A tudo isso, devemos acrescentar a idealização e expectativas que existem em torno do parto, concordam Bobes Bascarán e Mirelman, representado como uma situação maravilhosa e feliz, na qual a mãe deve se sentir realizada e plena, quando na realidade está passando por um momento delicado, que exige um período de adaptação.

Fatores de risco

Embora afete a grande maioria das mulheres, existem alguns fatores que podem tornar a mãe mais propensa ao baby blues.

É o caso de mulheres que lidaram com alterações de humor ou transtornos depressivos no passado, ou de mulheres que “passaram por uma gravidez difícil, com ansiedade, com algum desconforto por qualquer motivo”, diz Mirelman, além daquelas que sofreram perdas perinatais anteriores.

Mulher triste numa cama de casal, com bebê irritado ao lado
A tristeza pós-parto pode afetar qualquer mulher, independentemente de seu desejo de ser mãe

As mães de primeira viagem também tendem a chegar ao parto com maior ansiedade, assim como as mulheres que foram vítimas de violência obstétrica em um parto anterior, observa Bobes.

No entanto, nenhum desses fatores é decisivo.

“Muitas mulheres podem ter passado por essas experiências e passam pelo pós-parto de forma mais tranquila, sem tanta instabilidade”, esclarece Mirelman.

O que fazer?

Em princípio, por não se tratar de um distúrbio psicológico, não é necessário recorrer a tratamento.

E, como mencionamos anteriormente, esses sentimentos de angústia e melancolia costumam desaparecer por conta própria após algumas semanas, à medida que a mãe se adapta à sua nova rotina com o recém-nascido.

Mesmo assim, é importante ter em mente que o contexto pode favorecer ou dificultar a vivência do pós-parto.

Neste sentido, Mirelman realça a importância de “apoiar as mulheres que se encontram num momento de grande vulnerabilidade, convalescendo após a experiência do parto e com grande responsabilidade nos braços, quer a nível psicológico e emocional, quer a nível mais prático, em tudo relacionado às tarefas diárias de cuidados com a alimentação e repouso”.

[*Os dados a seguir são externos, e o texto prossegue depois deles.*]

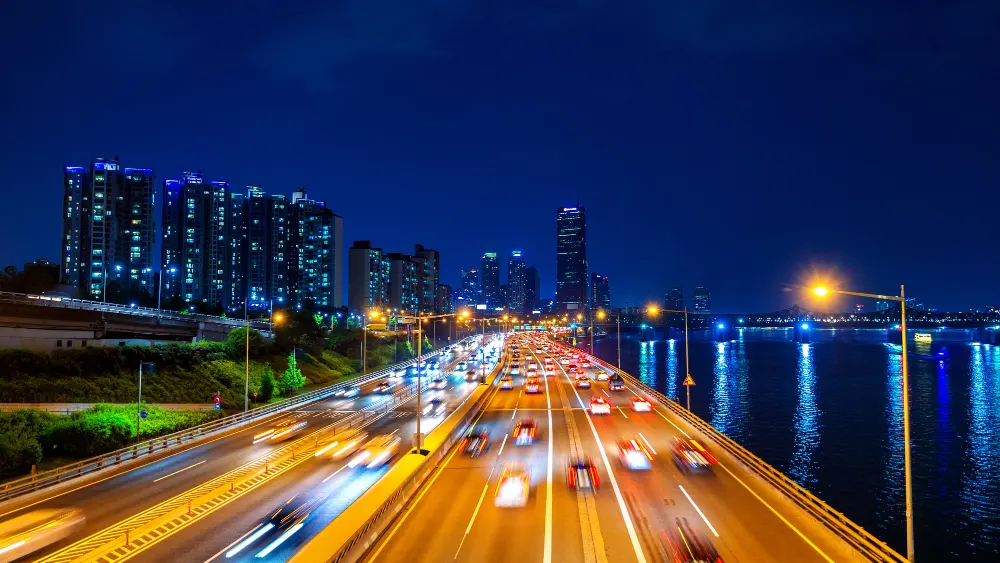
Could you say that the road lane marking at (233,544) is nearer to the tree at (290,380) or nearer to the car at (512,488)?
the car at (512,488)

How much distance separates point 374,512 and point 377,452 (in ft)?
46.2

E, claro, é importante validar a experiência da mulher, e evitar comentários negativos como “você deveria estar feliz, você tem um filho saudável”, que estão ligados à idealização que a sociedade faz da maternidade, e não fazem nada além de sobrecarregar a mulher com o peso da culpa.

Em resumo, o melhor a fazer é “acompanhá-la, ouvi-la e, acima de tudo, não julgá-la”, diz Bobes Bascarán.

Bebê chorando no colo da mãe
Quando chega um bebê, os vínculos interpessoais da mãe mudam substancialmente

Se as alterações de humor durarem mais de três semanas, é aconselhável consultar um profissional de saúde, pois existe a possibilidade de a mulher estar enfrentando uma depressão pós-parto e, nesse caso, é importante tratá-la, porque, se não for, “existe o risco de desenvolver depressão crônica”, diz Bobes Bascarán.

O tratamento para a depressão pós-parto pode incluir psicoterapia, antidepressivos e medicamentos específicos para tratar ansiedade extrema ou insônia por um curto período.

No caso de Fernanda, o baby blues durou um pouco mais do que o normal, embora não tenha piorado: “Do jeito que veio, depois de um mês, um mês e meio, passou”, ela diz. E reflete que gostaria de ter tido mais informações sobre isso.

Para a chegada do segundo filho, ela já estava mais preparada, mas felizmente, diz ela, “desta vez não aconteceu”.